From a public health perspective, unfairly restricting donors places an unnecessary burden on the nation's blood supply. The Centers of Disease and Control (CDC) estimates about 30 percent of the 1.2 million people living with HIV in the U.S. will require blood products or a transplant due to kidney malfunction. In May of 2015, the HHS lifted its previous ban to allow individuals living with HIV to donate organs to others living with the virus. This more inclusive policy revision could be adopted by blood donor policies.

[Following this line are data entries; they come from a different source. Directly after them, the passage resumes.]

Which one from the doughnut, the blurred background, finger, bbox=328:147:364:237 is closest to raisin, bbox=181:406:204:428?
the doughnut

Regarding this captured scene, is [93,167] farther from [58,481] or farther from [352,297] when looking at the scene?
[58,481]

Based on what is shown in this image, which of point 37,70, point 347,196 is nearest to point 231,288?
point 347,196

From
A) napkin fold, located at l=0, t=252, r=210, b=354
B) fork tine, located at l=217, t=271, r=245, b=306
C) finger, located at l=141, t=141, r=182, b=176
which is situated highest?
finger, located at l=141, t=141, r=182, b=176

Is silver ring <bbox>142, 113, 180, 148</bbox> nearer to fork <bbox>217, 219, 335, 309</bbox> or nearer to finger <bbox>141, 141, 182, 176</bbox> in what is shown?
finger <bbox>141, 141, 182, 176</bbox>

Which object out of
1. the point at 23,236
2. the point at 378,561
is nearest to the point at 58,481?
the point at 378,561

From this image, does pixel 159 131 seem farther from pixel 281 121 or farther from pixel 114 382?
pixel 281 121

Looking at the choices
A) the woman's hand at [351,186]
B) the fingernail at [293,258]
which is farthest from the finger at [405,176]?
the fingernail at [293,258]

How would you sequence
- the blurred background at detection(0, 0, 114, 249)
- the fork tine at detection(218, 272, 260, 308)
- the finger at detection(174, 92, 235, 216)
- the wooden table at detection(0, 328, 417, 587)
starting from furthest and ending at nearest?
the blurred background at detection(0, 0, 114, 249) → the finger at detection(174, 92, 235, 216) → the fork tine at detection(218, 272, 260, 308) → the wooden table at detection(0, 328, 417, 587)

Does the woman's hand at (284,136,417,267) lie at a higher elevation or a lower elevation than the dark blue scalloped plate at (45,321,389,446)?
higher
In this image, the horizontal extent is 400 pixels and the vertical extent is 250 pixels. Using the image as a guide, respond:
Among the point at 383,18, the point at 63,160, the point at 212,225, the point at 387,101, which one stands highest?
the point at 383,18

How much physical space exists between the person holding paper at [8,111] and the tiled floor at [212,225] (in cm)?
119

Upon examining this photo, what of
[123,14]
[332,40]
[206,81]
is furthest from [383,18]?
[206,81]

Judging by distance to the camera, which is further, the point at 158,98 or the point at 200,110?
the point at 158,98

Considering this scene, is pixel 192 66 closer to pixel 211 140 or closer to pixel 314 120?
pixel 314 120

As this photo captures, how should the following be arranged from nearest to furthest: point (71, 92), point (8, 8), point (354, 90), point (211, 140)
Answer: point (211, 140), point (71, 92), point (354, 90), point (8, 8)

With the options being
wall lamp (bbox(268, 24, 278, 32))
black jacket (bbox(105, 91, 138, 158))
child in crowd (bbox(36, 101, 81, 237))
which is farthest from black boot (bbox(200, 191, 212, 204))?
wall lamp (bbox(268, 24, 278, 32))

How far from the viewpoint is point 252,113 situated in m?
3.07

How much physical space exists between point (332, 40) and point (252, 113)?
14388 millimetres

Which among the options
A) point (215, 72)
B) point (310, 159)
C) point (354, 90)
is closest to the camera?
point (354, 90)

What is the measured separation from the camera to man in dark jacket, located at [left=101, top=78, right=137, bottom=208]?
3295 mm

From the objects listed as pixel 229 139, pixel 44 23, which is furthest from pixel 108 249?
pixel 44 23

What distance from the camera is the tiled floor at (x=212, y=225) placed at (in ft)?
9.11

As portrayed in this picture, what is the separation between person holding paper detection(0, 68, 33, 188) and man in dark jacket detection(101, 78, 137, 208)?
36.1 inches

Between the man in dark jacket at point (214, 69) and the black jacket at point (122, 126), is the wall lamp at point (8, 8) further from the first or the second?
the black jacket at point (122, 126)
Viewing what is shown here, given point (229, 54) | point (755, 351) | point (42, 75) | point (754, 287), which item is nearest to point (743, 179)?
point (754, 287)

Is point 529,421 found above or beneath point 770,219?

There are both logistic and principle-based issues with the 12 month donor ban. Logistically, the ban prevents donors from contributing to the blood bank. Due to our current blood screening technology and continual improvements in HIV research, there is negligible risk to the blood supply, proving the ban unjustifiable. A mathematical model factoring in the HIV incidence rate in MSM estimates the remote possibility of 1 in 10,000 positive HIV blood samples donated. This number could easily be screened for and any breach could be completely eliminated. David Stacy, the Government Affairs Director at Human Rights Campaign, states the new revision continues to stigmatize gay and bisexual men. The ban implies all MSM blood is unclean or tainted, and discriminates against their sexual orientation rather than actual risk posed to the blood bank supply.
A similar 12 month ban has been implemented in Australia, which has reported zero cases of HIV contamination in their blood supply. In contrast to the U.S., their policy also imposes a signed legal document that fines or imprisons any donor providing false information that could lead to contaminating the blood supply. We do not support HIV criminalization, yet alternative preventative measures are essential to maintain the integrity of the blood bank. Restrictions need to be based on objective research and public health safety, as opposed to suppositions stemming from the 1980s.
We support continuous and rigorous screening of the blood supply, but emphasize that this procedure should be applied to all donors. Given that HIV testing takes significantly less time than 12 months, we recommend a universal testing and approval period of 9 days. This is the estimated time period to detect any viral load in newly infected people. During this time, any voluntary donor (of any gender or sexual orientation) would lose donor eligibility if they engaged in behaviors associated with increased risk of HIV transmission.
Most importantly, eliminating discriminatory policies should be on the forefront of discussions surrounding HIV. These policies exacerbate health disparities faced by ethnic and sexual minorities, and lead to higher incidence rates within MSM and LGBTQ communities of color. By increasing access and availability of health care services to key populations that face these disparities, the incidence rates of HIV and all STIs would decrease. Following this trend, stigmas surrounding people living with HIV/AIDS would also decrease, and policies such as the MSM Blood Donor Ban would not be in effect in the first place. If there is no difference of HIV incidence between populations, there would be no need to differentiate between donors. For every one us, there should be blood.
Ernesto Flores is a policy and advocacy fellow at HIV Prevention Justice Alliance.